Dejando a un lado la razón por la que lo escribí, resulta que tengo un libro resistente al agua y al paso del tiempo. Pero vayamos por partes.
Si bien lo de ser impermeable no pasa de ser algo anecdótico, algo sólo para familiares y curiosos, habrán de reconocer que lo segundo sí es, cuanto menos, asombroso. No en vano es objeto de discusión y admiración entre catedráticos y escritores de todos los lugares. Cosido con el firme hilo de las tesis definitivas y encuadernado con la cola de lo irrefutable, no hay argumento que lo convierta en caduco.
No obstante, no se puede decir de él que sea un libro para todo el mundo. Los lectores de lo impreciso y de lo improbable, que nunca se dejan seducir por el rigor de las palabras exactas, no se sentirán a gusto entre tanta certeza. Es de esperar que a ellos el libro se les atasque ya en la introducción, donde se declaran de una vez por todas cuales son las verdades posibles.

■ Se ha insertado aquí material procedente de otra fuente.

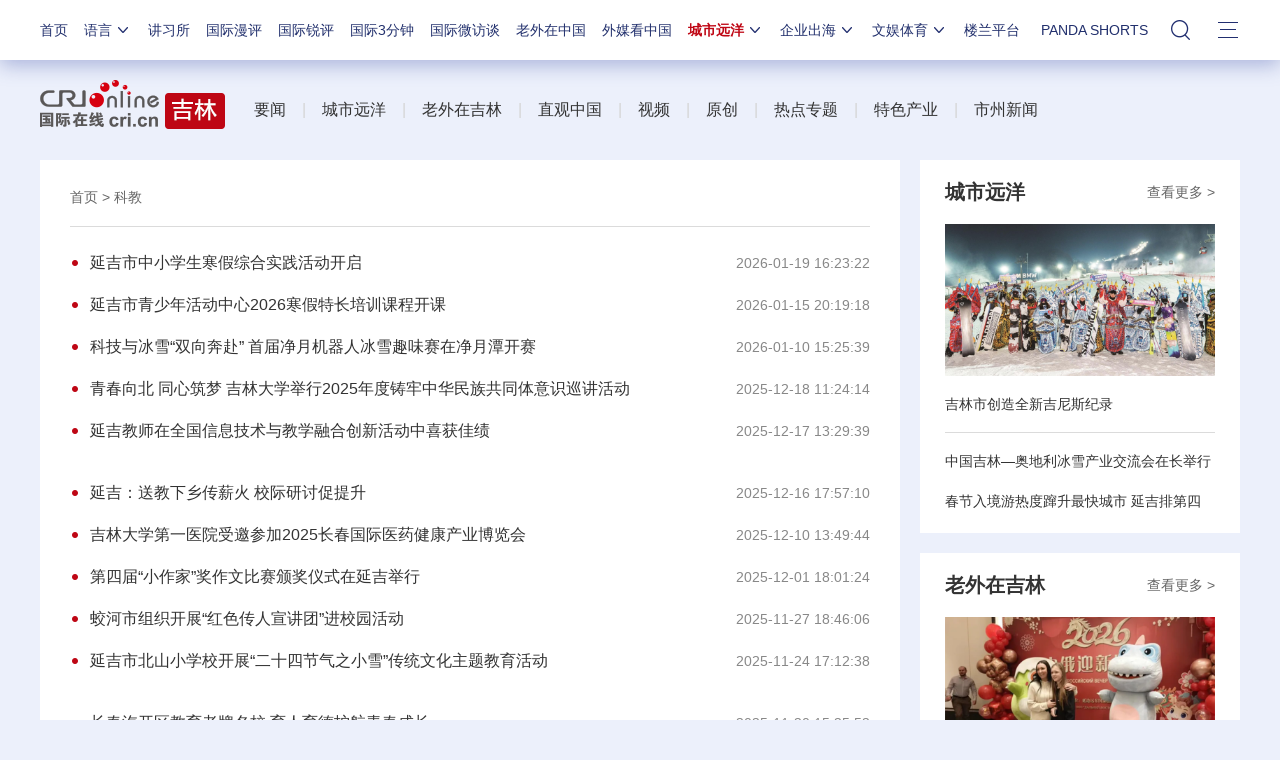

--- FILE ---
content_type: application/javascript
request_url: https://p.data.cctv.com/ge.js
body_size: 68
content:
window.goldlog=(window.goldlog||{});goldlog.Etag="nM0AInpMZFsCARLc7iG6IHYK";goldlog.stag=2;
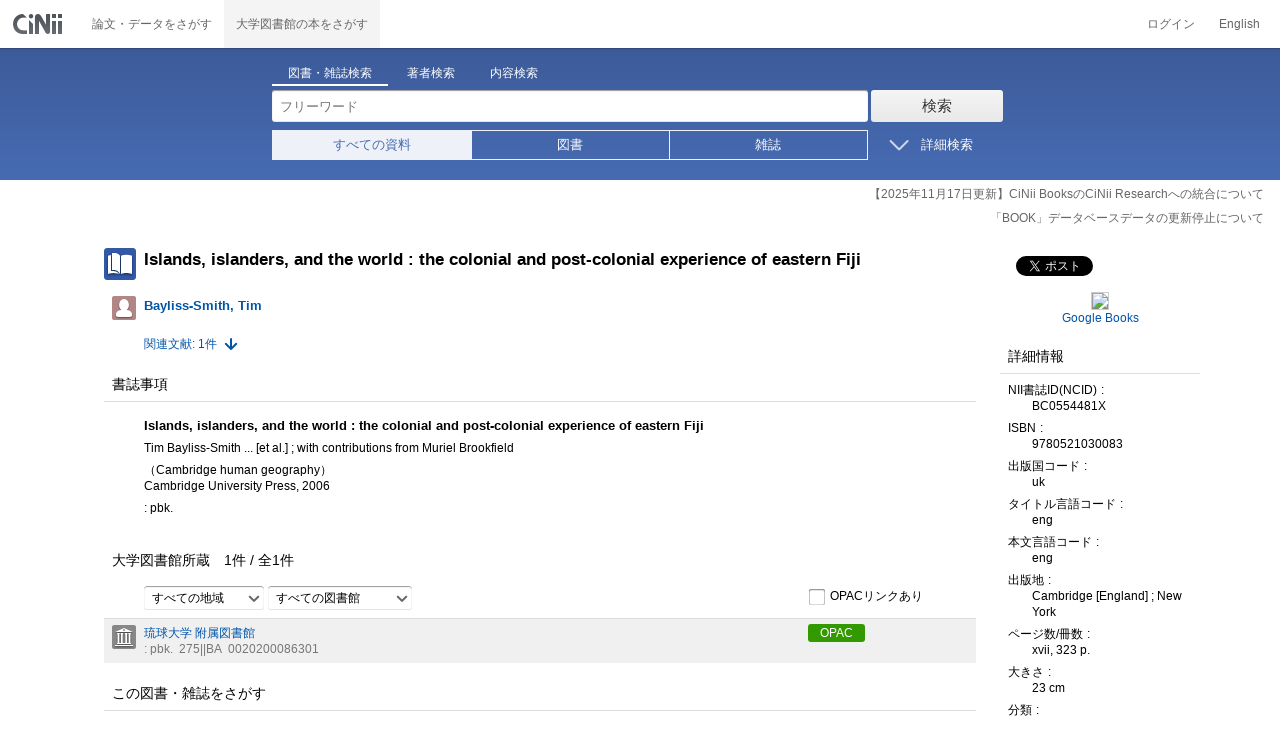

--- FILE ---
content_type: application/javascript
request_url: https://ci.nii.ac.jp/books/js/changeDisplayMode.js?V190913
body_size: 619
content:
var device;
var ua = navigator.userAgent;
if(ua.indexOf('iPhone') > 0 || ua.indexOf('iPod') > 0 || ua.indexOf('Android') > 0 && ua.indexOf('Mobile') > 0){
    device = 'sp';
}else if(ua.indexOf('iPad') > 0 || ua.indexOf('Android') > 0){
    device = 'tab';
}else{
    device = 'other';
}

var strage = localStorage;
var mode = strage.getItem("displayMode");
var displaySelect_pc = '<div class="modelist"> <div class="modeitem"><a id="btnSP" href="#" onclick="selectModeMobile();return false;">スマートフォン版</a></div> | <div class="modeitem"><span id="btnPC" class="selected">PC版</span></div> </div>';

var selectModePc = function(){
	$(".body-wrap").scrollTop();
	strage.setItem("displayMode","PC");
	location.reload();
};

var selectModeMobile = function(){
	$(".body-wrap").scrollTop();
	strage.setItem("displayMode","Mobile");
	location.reload();
};

var setViewport = function(dispMode){
	if(dispMode == 'PC'){
		$('meta[name="viewport"]').attr('content','width=960,user-scalable=yes');
	}
};

switch(device){
	case 'sp':
		if(mode == null){
			strage.setItem("displayMode","Mobile");
			mode = 'Mobile';
		}
		setViewport(mode);
		break;
	case 'tab':
		setViewport('PC');
		break;
	default:
		setViewport('PC');
		break;
}

$(function(){
	switch(device){
		case 'sp':
			if(mode == 'PC'){
				$(".displaymode").removeClass("visible-xs").empty().append(displaySelect_pc);
				$(".navbar").css("min-width","960px");
			}
			$('html,body').animate({ scrollTop: 0 }, '1');
			break;
		case 'tab':
			break;
		default:
			$(".displaymode").empty();
			break;
	}
});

Además de toda clase de respuestas acerca de toda clase de temas, debo reconocer que el libro me da una inmensa seguridad. Recurro a él ante cualquier disputa entre ciencia o religión, cualquier conflicto de tipo ético, e incluso ante dudas que otros libros despiertan, en su torpe afán de informar. Todo lo cual, claro, hace que mi reputación como conversador aumente. De hecho, desde que soy lector de mi propio libro, todos dan por supuesta la superioridad de mis argumentos, quedando como algo evidente, entonces, la absoluta futilidad de sus propios puntos de vista. Es más, la expresión punto de vista ha dejado de tener sentido, siendo definida en mi libro como un completo fraude del pasado. En esto está a la altura del concepto opinión que, tras años de inmerecida popularidad, ha acabado por engrosar la lista de prejuicios en el tercer apartado del libro, titulado Prejuicios de la tolerancia.
Para librarme de ese malestar que consiste en dudar, abro mi libro apenas conozco a alguien. Y es que, además de referencia inevitable en cuestiones académicas, mi libro contiene también una lista completa con los nombres de las personas que resultarán importantes en mi vida, ordenadas además por la clase de afecto que despertarán en mí. Así es como me libro yo de la inseguridad de ciertos futuros; no tengo más que buscar un nombre en mi libro para saber qué puedo esperar de dicha persona. De hecho, la historia del libro tiene cierta relación con esa clase de dolor que surge de querer a alguien.
En un principio no había libro. Contar tan sólo con intuiciones y sentimientos no era garantía de nada. Andaba siempre confundiendo las palabras, equivocando propósitos y perdido en el asfixiante recinto de lo probable. Y porque el método de la margarita siempre daba errores, decidí cambiar los pétalos por páginas, hacer mi propio destino y dejarlo escrito, para no caer en la tentación de cambiarlo.
Del día que la conocí no se puede decir que fuera un mal día. Como tampoco se puede decir de mí que sea un buscador de nada. Apareció sin que yo la esperara. Llegó, sin más, como quien meramente llega a algún sitio, como quien baja del tren por error. De ese modo, como dándose cuenta de que no había elegido la parada correcta, se sentó a mi lado.
Hubo un rápido intercambio de gustos, de lugares y libros favoritos, de ideas generales y pronto nos instalamos en una incómoda incertidumbre acerca de qué hacer con nosotros. Creo que ambos dudábamos entre invitarnos mutuamente a vivir juntos o despedirnos sin hablar de volver a vernos, sin más. Finalmente decidimos lo que siempre se decide en estos casos, es decir, nada. Simplemente nos quedamos unas horas más, dudando y fascinándonos, mirándonos, empezando a querernos.
La cosa siguió así durante varias semanas. Luego, sin que nadie la llamara, vino la mala suerte. Perdió su eficacia aquella operación que consistía en completarla y empezó a ser una chica incierta, llena de aspiraciones aburridas y de deseos extraños. Pronto me sentí ajeno a sus frases, a las palabras utilizadas, tan sin mis matices. Y empecé a pensar que sus sueños no tenían nada que ver conmigo.
Entonces escribí el libro, para no tener que asistir de nuevo al odioso matrimonio entre soledad e incertidumbre que siempre se celebra en estos casos de desilusión. Recuerdo que una vez toqué uno de sus dedos tímidamente con uno de los míos. Juraría que ella respondió con cierto movimiento, como queriendo hacer del pequeño y frívolo roce de dedos una seria cuestión de las dos manos. Pero no le di tiempo: me separé de ella y la dejé con la ingenua sonrisa de quien se sabe adorada. Para entonces ya la quería, pero no me detuve. Su nombre no aparecía en mi libro.